>> START Reading text

Help for package tokenizers.bpe

Type:

Package

Title:

Byte Pair Encoding Text Tokenization

Version:

0.1.3

Maintainer:

Jan Wijffels <jwijffels@bnosac.be>

Description:

Unsupervised text tokenizer focused on computational efficiency. Wraps the 'YouTokenToMe' library https://github.com/VKCOM/YouTokenToMe which is an implementation of fast Byte Pair Encoding (BPE) https://aclanthology.org/P16-1162/.

URL:

https://github.com/bnosac/tokenizers.bpe

License:

MPL-2.0

Encoding:

UTF-8

LazyData:

true

RoxygenNote:

7.1.2

Depends:

R (≥ 2.10)

Imports:

Rcpp (≥ 0.11.5)

LinkingTo:

Rcpp

NeedsCompilation:

yes

Packaged:

2023-09-15 08:45:08 UTC; jwijf

Author:

Jan Wijffels [aut, cre, cph] (R wrapper), BNOSAC [cph] (R wrapper), VK.com [cph], Gregory Popovitch [ctb, cph] (Files at src/parallel_hashmap (Apache License, Version 2.0), The Abseil Authors [ctb, cph] (Files at src/parallel_hashmap (Apache License, Version 2.0), Ivan Belonogov [ctb, cph] (Files at src/youtokentome (MIT License))

Repository:

CRAN

Date/Publication:

2023-09-15 22:12:05 UTC

Dataset from 2017 with Questions asked in the Belgium Federal Parliament

Description

Dataset from 2017 with Questions asked by members of the Belgian Federal Parliament.
The dataset was extracted from http://data.dekamer.be and contains questions asked by persons in the Belgium Federal parliament.
The questions are translated in Dutch and French.

The dataset contains the following information:

doc_id: an identifier
text: the question itself
language: the language of the text

Source

http://data.dekamer.be, data is provided by http://www.dekamer.be in the public domain (CC0).

Examples

data(belgium_parliament)
str(belgium_parliament)

Construct a Byte Pair Encoding model

Description

Construct a Byte Pair Encoding model on text

Usage

bpe(
  x,
  coverage = 0.9999,
  vocab_size = 5000,
  threads = -1L,
  pad_id = 0L,
  unk_id = 1L,
  bos_id = 2L,
  eos_id = 3L,
  model_path = file.path(getwd(), "youtokentome.bpe")
)

>> END Reading text
>> START Supplied data

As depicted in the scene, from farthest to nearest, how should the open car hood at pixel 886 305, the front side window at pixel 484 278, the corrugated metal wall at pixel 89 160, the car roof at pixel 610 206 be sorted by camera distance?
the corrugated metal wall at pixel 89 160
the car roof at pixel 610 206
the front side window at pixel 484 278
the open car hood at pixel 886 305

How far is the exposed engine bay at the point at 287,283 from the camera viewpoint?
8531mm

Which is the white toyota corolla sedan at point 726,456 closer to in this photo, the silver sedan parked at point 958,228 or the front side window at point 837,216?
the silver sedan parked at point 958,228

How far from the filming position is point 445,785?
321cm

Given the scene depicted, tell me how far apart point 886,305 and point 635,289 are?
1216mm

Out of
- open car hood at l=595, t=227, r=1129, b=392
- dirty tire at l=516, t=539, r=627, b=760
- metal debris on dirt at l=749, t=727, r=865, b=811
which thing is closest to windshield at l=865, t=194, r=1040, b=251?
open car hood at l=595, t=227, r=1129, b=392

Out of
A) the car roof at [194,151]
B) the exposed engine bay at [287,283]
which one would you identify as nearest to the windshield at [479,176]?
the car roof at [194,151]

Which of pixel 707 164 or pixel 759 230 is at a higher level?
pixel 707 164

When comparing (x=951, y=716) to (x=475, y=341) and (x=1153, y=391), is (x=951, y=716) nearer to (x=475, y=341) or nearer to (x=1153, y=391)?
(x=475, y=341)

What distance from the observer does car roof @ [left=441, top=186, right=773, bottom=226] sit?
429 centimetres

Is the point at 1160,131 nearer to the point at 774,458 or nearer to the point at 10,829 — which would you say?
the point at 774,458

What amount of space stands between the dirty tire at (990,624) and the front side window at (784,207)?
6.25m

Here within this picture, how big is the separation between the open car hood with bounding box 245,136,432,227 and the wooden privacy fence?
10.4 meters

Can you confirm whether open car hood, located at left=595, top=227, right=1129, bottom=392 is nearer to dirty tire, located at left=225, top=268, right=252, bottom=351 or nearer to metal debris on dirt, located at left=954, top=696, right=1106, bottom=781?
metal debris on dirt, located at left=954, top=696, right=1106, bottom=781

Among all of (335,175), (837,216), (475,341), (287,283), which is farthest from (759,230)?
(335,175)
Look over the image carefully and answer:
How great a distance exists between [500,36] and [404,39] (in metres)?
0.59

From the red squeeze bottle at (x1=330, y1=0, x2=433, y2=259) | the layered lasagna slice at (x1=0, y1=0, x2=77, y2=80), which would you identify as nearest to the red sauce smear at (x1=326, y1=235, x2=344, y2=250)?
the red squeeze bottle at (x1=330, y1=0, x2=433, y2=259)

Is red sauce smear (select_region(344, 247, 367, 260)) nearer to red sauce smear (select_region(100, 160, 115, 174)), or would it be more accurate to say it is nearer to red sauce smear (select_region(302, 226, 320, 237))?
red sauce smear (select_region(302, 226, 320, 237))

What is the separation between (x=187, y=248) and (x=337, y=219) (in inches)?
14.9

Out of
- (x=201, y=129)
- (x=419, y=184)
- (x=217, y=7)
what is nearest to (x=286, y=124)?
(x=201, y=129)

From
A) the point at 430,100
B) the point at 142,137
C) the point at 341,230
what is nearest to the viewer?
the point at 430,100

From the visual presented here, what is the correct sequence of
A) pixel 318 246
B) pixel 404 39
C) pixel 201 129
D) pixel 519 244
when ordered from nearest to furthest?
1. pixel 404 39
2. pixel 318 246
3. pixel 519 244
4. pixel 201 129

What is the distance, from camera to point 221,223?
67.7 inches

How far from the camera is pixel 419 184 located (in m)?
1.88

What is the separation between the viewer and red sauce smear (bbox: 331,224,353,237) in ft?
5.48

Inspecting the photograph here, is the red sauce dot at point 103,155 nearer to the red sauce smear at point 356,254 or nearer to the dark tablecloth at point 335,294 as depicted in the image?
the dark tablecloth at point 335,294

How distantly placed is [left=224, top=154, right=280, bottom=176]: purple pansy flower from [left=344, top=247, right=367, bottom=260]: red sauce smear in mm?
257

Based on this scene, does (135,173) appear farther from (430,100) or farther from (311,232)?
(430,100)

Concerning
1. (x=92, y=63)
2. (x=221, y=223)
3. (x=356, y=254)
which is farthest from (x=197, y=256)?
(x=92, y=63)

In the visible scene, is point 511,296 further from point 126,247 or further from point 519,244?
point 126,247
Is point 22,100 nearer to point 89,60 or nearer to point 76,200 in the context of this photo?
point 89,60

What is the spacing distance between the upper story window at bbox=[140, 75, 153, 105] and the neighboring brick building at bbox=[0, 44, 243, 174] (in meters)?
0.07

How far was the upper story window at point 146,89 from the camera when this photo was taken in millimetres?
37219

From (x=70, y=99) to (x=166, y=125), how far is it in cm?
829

>> END Supplied data

### Set problem 1
Count the lines in the records that contain the string "upper", and reply with only that number.
### Set problem 2
Extend the help page for the tokenizers.bpe package, picking up right after its last line.

### Output 1
2

### Output 2
Arguments

x

path to the text file containing training data or a character vector of text with training data

coverage

fraction of characters covered by the model. Must be in the range [0, 1]. A good value to use is about 0.9999

vocab_size

integer indicating the number of tokens in the final vocabulary

threads

integer with number of CPU threads to use for model processing. If equal to -1 then minimum of the number of available threads and 8 will be used

pad_id

integer, reserved id for padding

unk_id

integer, reserved id for unknown symbols

bos_id

integer, reserved id for begin of sentence token

eos_id

integer, reserved id for end of sentence token

model_path

path to the file on disk where the model will be stored. Defaults to 'youtokentome.bpe' in the current working directory

Value

an object of class youtokentome which is defined at bpe_load_model

Examples

data(belgium_parliament, package = "tokenizers.bpe")
x <- subset(belgium_parliament, language == "french")
model <- bpe(x$text, coverage = 0.999, vocab_size = 5000, threads = 1)
model
str(model$vocabulary)

text <- c("L'appartement est grand & vraiment bien situe en plein centre",
          "Proportion de femmes dans les situations de famille monoparentale.")
bpe_encode(model, x = text, type = "subwords")
bpe_encode(model, x = text, type = "ids")

encoded <- bpe_encode(model, x = text, type = "ids")
decoded <- bpe_decode(model, encoded)
decoded

## Remove the model file (Clean up for CRAN)
file.remove(model$model_path)

Decode Byte Pair Encoding sequences to text

Description

Decode a sequence of Byte Pair Encoding ids into text again

Usage

bpe_decode(model, x, ...)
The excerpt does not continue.